"Thoughts Omaha," 2010-2012


1275 Minnesota St / Rena Bransten Gallery

Opening reception: February 4th | 5pm-7pm

Rena Bransten Gallery is pleased to present a solo exhibition from internationally celebrated artist Leiko Ikemura. The exhibition will include paintings and sculptures examining the fragility and vulnerability of the human state. Throughout her almost four-decade career, Ikemura has continued to explore ideas of alienation and fragmentation, fitting for an artist who left her native Japan at a young age for Europe in search of a less constrictive environment.

Walking into an exhibition of Ikemura’s work is to be invited into another world. Her soft, dream-like paintings, a combination of highly diluted paints and jute canvasses, and her expressive ceramic sculpture, convey a world in which humans and nature meld fluidly, and a dramatic eroticism permeates the work. Ikemura’s universe is a unique one, informed by Japanese traditional art and Eastern notions of ghosts and spirits inhabiting all things, as seen in her supernatural interpretation of landscape elements, while also being influenced by European iconography from her studies in Spain.

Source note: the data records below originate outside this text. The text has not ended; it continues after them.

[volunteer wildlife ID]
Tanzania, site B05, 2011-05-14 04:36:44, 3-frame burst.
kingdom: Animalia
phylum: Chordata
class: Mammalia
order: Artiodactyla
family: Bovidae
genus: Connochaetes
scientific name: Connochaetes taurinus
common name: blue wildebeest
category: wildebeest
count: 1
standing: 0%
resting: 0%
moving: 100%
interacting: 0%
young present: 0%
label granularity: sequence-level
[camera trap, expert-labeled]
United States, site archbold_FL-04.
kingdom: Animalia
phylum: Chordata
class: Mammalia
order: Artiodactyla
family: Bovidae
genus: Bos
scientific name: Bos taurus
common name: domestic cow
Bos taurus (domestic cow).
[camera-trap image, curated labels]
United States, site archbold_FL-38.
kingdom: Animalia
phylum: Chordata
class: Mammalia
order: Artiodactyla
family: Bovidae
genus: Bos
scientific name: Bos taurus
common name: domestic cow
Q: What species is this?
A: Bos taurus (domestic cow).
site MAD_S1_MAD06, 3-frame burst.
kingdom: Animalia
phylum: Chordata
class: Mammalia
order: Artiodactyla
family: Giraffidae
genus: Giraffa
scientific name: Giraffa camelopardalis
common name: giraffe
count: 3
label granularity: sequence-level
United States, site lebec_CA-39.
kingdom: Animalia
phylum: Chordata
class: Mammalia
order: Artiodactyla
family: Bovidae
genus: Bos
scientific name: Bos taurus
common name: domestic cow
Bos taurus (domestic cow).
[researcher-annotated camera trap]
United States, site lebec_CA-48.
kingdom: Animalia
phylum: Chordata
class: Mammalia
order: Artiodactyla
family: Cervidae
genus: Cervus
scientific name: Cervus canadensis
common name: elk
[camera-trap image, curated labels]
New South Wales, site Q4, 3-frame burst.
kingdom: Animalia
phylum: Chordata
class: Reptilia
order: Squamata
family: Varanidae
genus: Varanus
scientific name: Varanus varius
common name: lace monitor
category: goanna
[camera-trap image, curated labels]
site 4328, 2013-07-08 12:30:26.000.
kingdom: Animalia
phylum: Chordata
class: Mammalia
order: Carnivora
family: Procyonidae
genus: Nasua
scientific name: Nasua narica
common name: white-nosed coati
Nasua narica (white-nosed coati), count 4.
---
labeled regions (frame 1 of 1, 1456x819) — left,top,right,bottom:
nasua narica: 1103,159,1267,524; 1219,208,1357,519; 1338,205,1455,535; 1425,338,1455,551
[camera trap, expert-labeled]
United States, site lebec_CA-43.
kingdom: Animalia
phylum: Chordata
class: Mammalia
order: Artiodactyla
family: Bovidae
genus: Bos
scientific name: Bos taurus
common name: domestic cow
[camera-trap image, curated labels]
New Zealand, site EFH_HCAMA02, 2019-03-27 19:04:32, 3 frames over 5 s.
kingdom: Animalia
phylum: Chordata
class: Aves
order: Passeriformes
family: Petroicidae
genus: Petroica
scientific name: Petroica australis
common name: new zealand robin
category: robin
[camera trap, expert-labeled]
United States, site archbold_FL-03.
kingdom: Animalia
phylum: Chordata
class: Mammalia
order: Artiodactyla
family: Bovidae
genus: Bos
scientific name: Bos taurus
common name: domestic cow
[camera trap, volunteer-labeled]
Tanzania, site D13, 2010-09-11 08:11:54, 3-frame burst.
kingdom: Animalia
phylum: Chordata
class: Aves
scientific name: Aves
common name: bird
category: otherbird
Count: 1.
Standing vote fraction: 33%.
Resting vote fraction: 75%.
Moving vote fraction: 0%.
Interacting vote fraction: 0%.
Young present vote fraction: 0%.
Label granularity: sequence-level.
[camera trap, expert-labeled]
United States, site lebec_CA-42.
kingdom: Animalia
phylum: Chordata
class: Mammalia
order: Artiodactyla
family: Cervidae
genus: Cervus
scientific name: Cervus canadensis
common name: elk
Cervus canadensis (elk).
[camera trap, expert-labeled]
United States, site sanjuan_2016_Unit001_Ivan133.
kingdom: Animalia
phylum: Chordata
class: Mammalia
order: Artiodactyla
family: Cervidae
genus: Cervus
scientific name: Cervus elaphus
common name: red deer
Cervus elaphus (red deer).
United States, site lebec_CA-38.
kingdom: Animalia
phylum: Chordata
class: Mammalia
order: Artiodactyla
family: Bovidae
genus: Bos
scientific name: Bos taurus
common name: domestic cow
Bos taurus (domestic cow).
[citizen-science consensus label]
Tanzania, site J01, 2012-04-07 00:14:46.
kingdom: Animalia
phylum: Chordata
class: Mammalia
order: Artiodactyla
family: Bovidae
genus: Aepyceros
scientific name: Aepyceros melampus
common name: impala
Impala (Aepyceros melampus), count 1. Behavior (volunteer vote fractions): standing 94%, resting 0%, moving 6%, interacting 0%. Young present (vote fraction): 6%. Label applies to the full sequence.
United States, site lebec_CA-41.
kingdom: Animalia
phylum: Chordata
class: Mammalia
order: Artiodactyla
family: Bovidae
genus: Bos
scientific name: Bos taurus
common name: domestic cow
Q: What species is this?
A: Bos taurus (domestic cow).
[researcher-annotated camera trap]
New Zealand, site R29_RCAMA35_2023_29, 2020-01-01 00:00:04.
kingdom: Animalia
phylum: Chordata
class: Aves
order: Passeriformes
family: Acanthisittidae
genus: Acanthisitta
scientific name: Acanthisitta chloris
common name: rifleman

While Ikemura demonstrates a great love for the natural world, there is perhaps a more ominous note. A lying sculpture of two embracing, headless female figures is at the center of the gallery space on a low pedestal. The figures are almost identical, and the embrace so close and tender the bodies began to meld. The sculpture is soft, delicate, childlike, but the dismemberment and hollowness lends itself to
something more sinister.

Born in Tsu, Japan, Leiko Ikemura immigrated to Europe at age twenty-one, landing first in Spain where she studied literature and painting at the Academy of Fine Arts in Seville. She moved to Switzerland in the early 80s, where she began to exhibit her work in group exhibitions. In 1983 her first major solo exhibition was held in Bonn, launching her career in Germany where she eventually moved and has continued to live and work, teaching painting the Berlin University of Fine Arts from 1992 to 2015. Ikemura’s work is documented in numerous catalogues and books, and is included in internationally prominent public collections including Musée National d’Art Moderne, Centre George Pompidou, Paris, France; The Kunstmuseum Basel, Basel, Switzerland; the Kunstmuseum Linz, Lentos, Museum of Modern Art Linz, Austria; the National Museum of Modern Art, Tokyo, Japan; and the National Museum of Contemporary Art, Osaka, Japan. Her work has been shown in numerous exhibitions throughout Europe and Asia, and recently at the Nevada Museum of Art. She lives and works in Cologne and Berlin.